When did you get into photography ?
It was a long time ago. I got my first DSLR when I was 16 years old, from then on I took it everywhere and captured the landscapes that inspired me. Why I started shooting I am not sure, I think it has something to do with the unconscious but it might have a link with painting. I used to practice charcoal drawing and traditional Chinese painting when I was very young, that is where I gained my understanding of the sense of space, light and shadow, etc. I think my camera became its substitute after I got tired of drawing on paper and found a better way to speak.
How would you define your style ?
I would like to conclude my style as Oriental, Quite and Implicit. There’s no doubt that these characteristics are very much influenced by my personality and my way to see and feel the world.
How does your style affect how we view your images ?
In the series Displacement, for example it is composed with perplexing details and textures in almost every image, but this doesn’t affect the general mood of this series, they are still peaceful and reserved. So I think my work could allure and collect people for its delicate details and then touch people for its simple, quiet and long-standing attributes.
What is the process of creating your photos ? How do you edit them ?
I spend a lot of time shooting and I have large numbers of landscape-related photographs in my hard drives. Usually I don’t process them immediately. It’s only when I come up with a new project that I go back and find those I need. I think this is a good way to refresh my mind and rethink the subjects and emotions of the photos I took before, no matter when and where I took these photos, they could be regarded as new again and relocated crossing the time and space.
What is the use of black and white ? It’s effect ?

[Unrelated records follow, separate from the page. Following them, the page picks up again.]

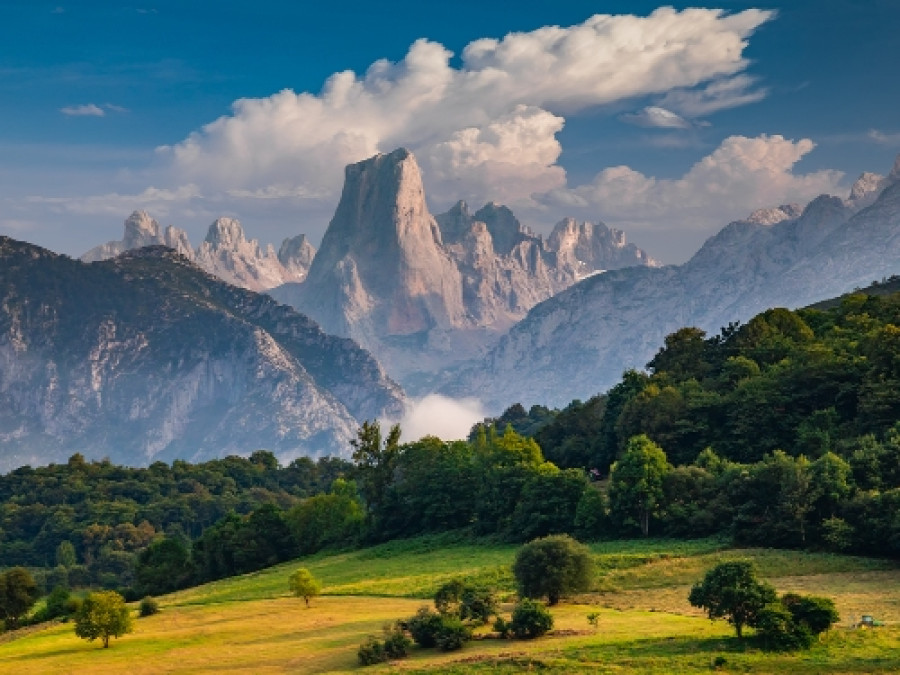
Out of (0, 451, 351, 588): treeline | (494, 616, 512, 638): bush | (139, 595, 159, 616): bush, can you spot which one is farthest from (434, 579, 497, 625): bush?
(0, 451, 351, 588): treeline

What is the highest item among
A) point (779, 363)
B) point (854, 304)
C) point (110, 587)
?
point (854, 304)

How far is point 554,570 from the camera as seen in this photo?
205ft

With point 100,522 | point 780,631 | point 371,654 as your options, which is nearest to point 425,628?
point 371,654

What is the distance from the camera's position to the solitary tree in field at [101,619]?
62.2 meters

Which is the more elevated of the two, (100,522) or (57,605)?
(100,522)

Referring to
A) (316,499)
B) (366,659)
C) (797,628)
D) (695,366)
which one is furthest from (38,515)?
(797,628)

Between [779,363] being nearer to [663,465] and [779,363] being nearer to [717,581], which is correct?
[663,465]

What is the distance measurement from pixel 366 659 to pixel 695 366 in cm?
9479

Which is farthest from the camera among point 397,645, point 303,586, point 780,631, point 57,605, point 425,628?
point 57,605

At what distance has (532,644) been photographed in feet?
165

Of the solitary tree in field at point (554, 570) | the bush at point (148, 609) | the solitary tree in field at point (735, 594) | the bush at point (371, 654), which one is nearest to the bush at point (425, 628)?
the bush at point (371, 654)

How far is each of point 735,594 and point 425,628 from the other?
1634cm

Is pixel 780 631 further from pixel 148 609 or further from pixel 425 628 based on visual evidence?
pixel 148 609

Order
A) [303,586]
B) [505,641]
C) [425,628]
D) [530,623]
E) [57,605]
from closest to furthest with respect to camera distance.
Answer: [530,623], [505,641], [425,628], [303,586], [57,605]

The purpose of using black and white is largely affected by my understanding of landscapes. I don’t care too much of nature in respect to location, seasons or other external conditions. I pay more attention to the landscape itself as an objective existence in my mind. I think landscapes can deliver their characteristics better when they are monochromic. Working in black and white, with source landscape photographs taken in a variety of locations, I create psychological landscapes that are complex and layered with delicate detail.
How do you integrate the human in your series Displacement ?

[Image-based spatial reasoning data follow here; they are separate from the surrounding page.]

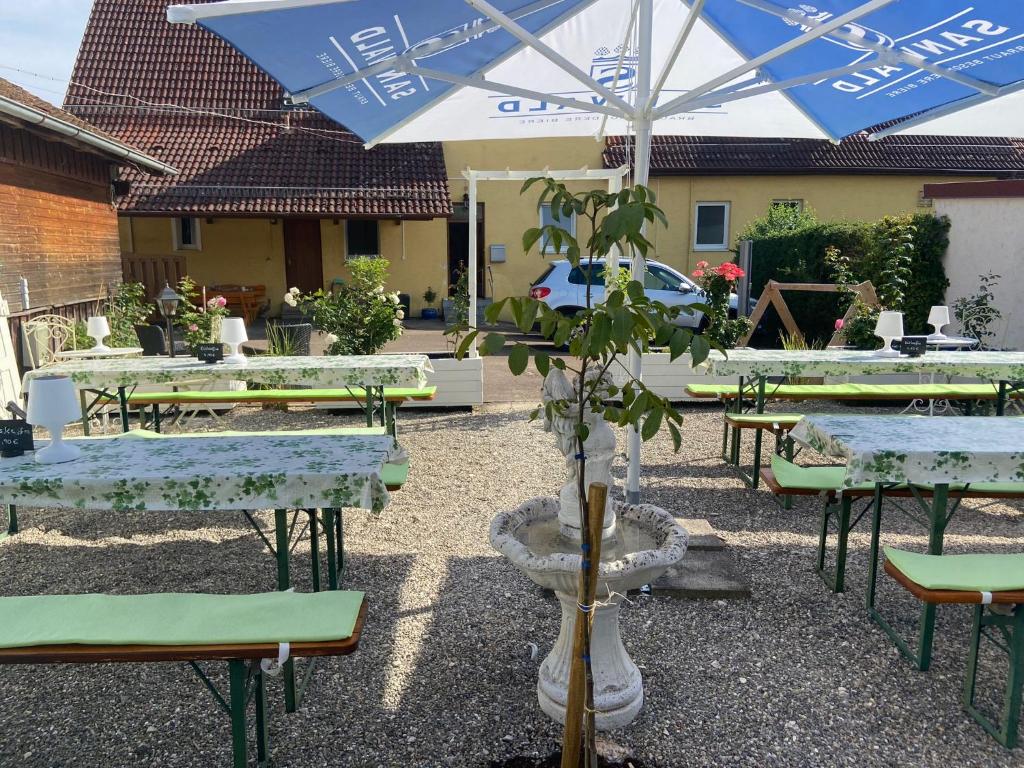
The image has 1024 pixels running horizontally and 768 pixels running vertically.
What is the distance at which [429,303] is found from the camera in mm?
17766

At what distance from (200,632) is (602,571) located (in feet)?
4.41

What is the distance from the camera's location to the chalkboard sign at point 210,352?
6133 mm

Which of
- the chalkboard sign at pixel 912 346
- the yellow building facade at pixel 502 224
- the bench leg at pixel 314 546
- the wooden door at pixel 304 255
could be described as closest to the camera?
the bench leg at pixel 314 546

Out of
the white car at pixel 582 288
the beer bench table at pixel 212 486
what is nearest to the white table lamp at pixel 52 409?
the beer bench table at pixel 212 486

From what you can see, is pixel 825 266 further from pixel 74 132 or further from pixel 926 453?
pixel 74 132

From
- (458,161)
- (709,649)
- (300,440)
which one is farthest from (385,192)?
(709,649)

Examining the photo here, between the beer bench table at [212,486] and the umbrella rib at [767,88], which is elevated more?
the umbrella rib at [767,88]

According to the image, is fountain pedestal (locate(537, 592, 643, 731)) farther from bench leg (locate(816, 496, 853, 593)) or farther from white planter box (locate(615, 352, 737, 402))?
white planter box (locate(615, 352, 737, 402))

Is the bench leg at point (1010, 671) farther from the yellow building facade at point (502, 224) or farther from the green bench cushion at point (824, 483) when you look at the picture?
the yellow building facade at point (502, 224)

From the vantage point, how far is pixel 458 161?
18062mm

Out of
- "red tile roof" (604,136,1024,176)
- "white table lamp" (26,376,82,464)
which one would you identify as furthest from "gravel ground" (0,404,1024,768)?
"red tile roof" (604,136,1024,176)

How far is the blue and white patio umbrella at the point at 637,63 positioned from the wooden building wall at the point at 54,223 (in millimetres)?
5310

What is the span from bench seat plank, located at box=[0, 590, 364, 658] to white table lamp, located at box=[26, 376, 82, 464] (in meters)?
0.85

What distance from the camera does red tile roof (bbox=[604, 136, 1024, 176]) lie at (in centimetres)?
1769
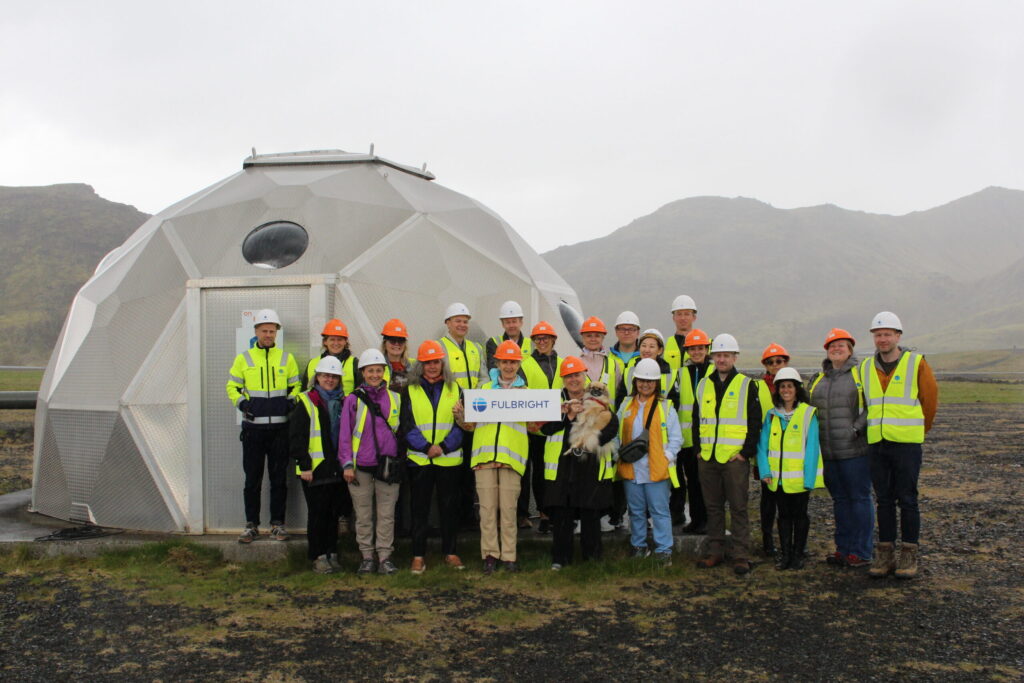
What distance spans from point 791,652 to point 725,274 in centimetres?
18692

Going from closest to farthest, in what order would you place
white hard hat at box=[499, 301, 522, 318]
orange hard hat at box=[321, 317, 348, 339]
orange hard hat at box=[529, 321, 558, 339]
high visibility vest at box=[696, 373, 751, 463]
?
1. high visibility vest at box=[696, 373, 751, 463]
2. orange hard hat at box=[321, 317, 348, 339]
3. orange hard hat at box=[529, 321, 558, 339]
4. white hard hat at box=[499, 301, 522, 318]

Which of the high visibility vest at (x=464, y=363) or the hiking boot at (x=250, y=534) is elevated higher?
the high visibility vest at (x=464, y=363)

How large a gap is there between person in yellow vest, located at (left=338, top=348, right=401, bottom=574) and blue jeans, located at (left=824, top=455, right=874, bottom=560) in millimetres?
4031

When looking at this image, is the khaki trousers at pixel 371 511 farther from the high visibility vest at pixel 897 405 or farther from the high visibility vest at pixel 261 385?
the high visibility vest at pixel 897 405

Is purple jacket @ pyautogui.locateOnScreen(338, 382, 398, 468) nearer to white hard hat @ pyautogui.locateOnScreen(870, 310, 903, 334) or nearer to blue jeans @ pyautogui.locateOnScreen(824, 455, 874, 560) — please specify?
blue jeans @ pyautogui.locateOnScreen(824, 455, 874, 560)

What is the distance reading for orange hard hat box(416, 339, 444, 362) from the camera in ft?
23.6

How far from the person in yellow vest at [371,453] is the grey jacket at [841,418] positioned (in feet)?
12.9

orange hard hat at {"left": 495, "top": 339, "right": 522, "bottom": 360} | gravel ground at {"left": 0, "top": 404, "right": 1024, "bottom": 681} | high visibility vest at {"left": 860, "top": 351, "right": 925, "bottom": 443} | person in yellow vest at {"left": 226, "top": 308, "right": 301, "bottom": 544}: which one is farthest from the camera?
person in yellow vest at {"left": 226, "top": 308, "right": 301, "bottom": 544}

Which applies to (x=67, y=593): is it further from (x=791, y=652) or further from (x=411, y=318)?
(x=791, y=652)

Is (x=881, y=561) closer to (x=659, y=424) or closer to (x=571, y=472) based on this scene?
(x=659, y=424)

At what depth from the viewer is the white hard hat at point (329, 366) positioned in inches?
281

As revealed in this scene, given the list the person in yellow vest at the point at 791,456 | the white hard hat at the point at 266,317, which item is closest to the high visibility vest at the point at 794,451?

In this series, I locate several figures in images. The project becomes more personal not only because it is my self-portraits that are used, but also because it is made-up of memories. However, I didn’t emphasize “me” in this series, I didn’t want people to feel disconnected with this series as they may think the figures in the images are not them, so I made the person in my works without clear characteristics, they are not apparent at first glance, but as a subtle witness, to take audiences on a journey in these dream-like images.

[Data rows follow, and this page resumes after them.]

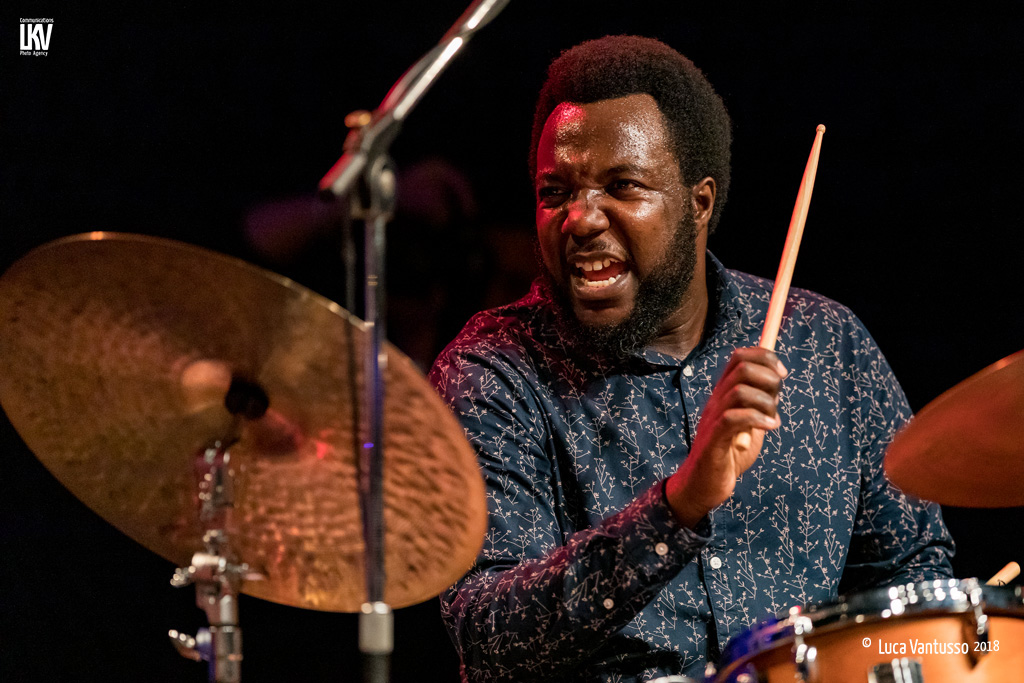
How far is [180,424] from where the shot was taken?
4.41 feet

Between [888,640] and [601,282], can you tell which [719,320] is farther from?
[888,640]

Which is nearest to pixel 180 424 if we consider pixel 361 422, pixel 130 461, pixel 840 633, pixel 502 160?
pixel 130 461

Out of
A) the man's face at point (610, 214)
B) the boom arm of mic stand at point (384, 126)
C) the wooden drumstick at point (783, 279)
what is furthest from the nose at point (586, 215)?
the boom arm of mic stand at point (384, 126)

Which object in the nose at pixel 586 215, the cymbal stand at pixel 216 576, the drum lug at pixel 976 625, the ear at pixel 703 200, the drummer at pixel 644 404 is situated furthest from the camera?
the ear at pixel 703 200

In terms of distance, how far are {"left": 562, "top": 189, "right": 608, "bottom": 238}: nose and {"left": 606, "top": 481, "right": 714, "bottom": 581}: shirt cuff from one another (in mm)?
618

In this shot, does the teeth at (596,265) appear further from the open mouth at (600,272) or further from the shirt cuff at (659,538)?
the shirt cuff at (659,538)

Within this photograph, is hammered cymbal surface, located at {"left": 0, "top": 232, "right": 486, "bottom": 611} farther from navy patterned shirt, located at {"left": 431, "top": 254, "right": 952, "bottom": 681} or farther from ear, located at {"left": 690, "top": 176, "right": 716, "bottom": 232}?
ear, located at {"left": 690, "top": 176, "right": 716, "bottom": 232}

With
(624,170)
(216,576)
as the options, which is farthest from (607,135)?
(216,576)

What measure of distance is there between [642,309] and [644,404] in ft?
0.64

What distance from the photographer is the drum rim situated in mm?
1379

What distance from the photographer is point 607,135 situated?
209 centimetres

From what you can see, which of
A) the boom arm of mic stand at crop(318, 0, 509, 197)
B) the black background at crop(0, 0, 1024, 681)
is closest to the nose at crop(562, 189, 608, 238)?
the black background at crop(0, 0, 1024, 681)

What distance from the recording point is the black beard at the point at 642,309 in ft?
6.89

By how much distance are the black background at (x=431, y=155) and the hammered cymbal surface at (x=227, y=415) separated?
3.62 feet
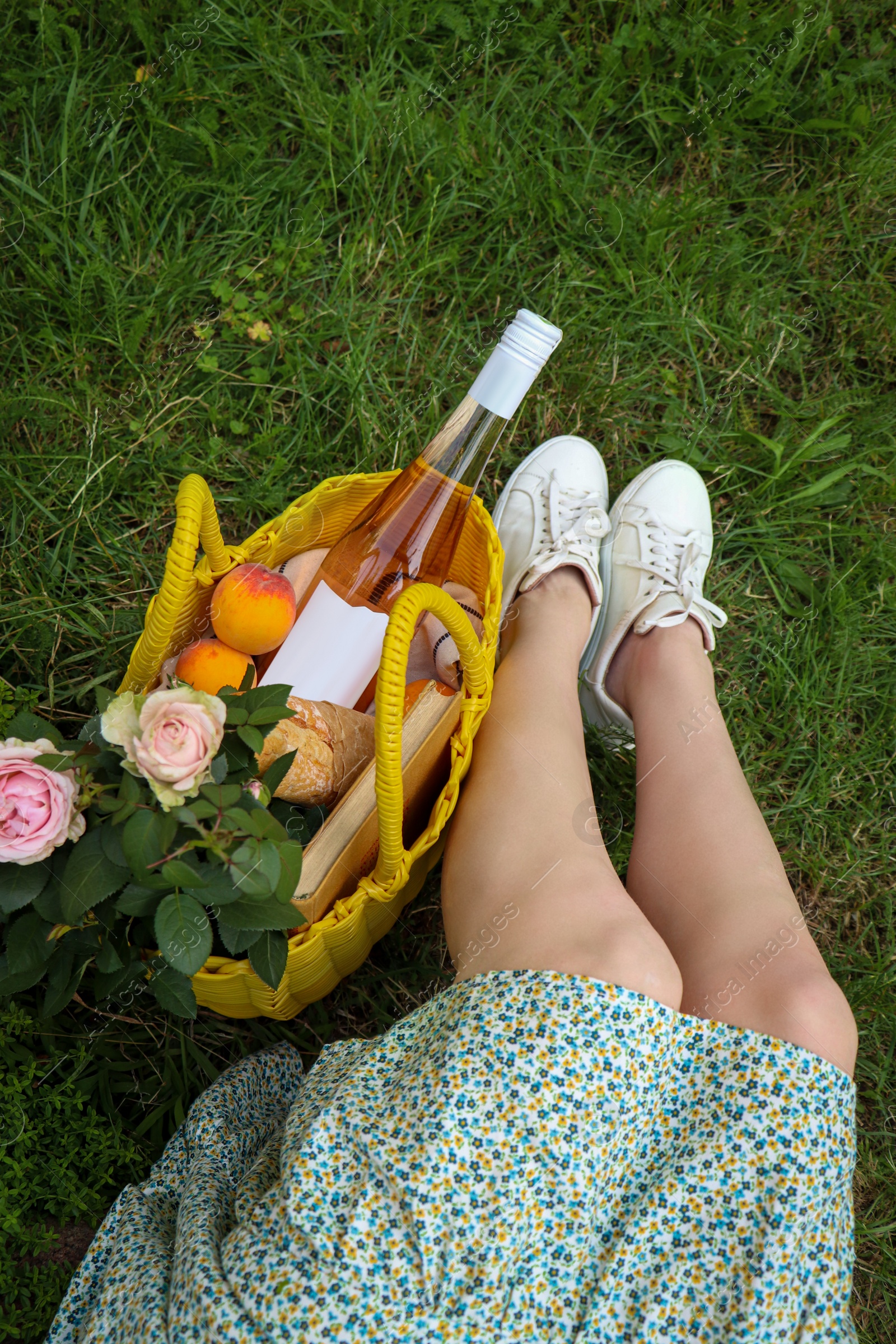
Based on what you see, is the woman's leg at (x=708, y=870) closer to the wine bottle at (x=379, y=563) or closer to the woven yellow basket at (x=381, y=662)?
the woven yellow basket at (x=381, y=662)

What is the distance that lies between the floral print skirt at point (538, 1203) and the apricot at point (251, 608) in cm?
48

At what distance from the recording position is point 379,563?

How are your own emotions integrated within your works ?
Displacement is personal because of its subject and creating process. I recalled my memories while thinking and developing this project, and the self-portraiture is also very intimate to me. Growing up, I lived and worked in many different places and often felt isolated and anxious without a sense of belonging. This sense of displacement created a space-time fabric of memory interwoven with dark fears and cavernous doubts. Displacement is a piece of intimate land, seemingly open, but a private territory.
What does a landscape mean to you ?
Nature or landscape is an objective material carrying great historical attributes. As time goes on, the unaltered texture, structure and shape are even more precious and moving. This strong objectivity has left me with enough space to think about its variable side. In my photography practice, “reconstructing landscape” has become an important path. The landscape captured in the past is the source of my creation, and the instantaneous emotional release or the combination of memory take charge of “remodeling”.
Your photos create an emotion of loneliness and solitude, how does this reflect on you ?
Lots of people may think that I am a lonely person after seeing my photographs. I have to say this is not 100% correct. I like living in metropolis and I do enjoy city life a lot. Even when surrounded by hustle and bustle, I can live in my own pace, I often escape to the wild to take photos, which are the resources and inspirations of my most works. I create art to make up the losses in urban life, this is not deliberate, but from my nature.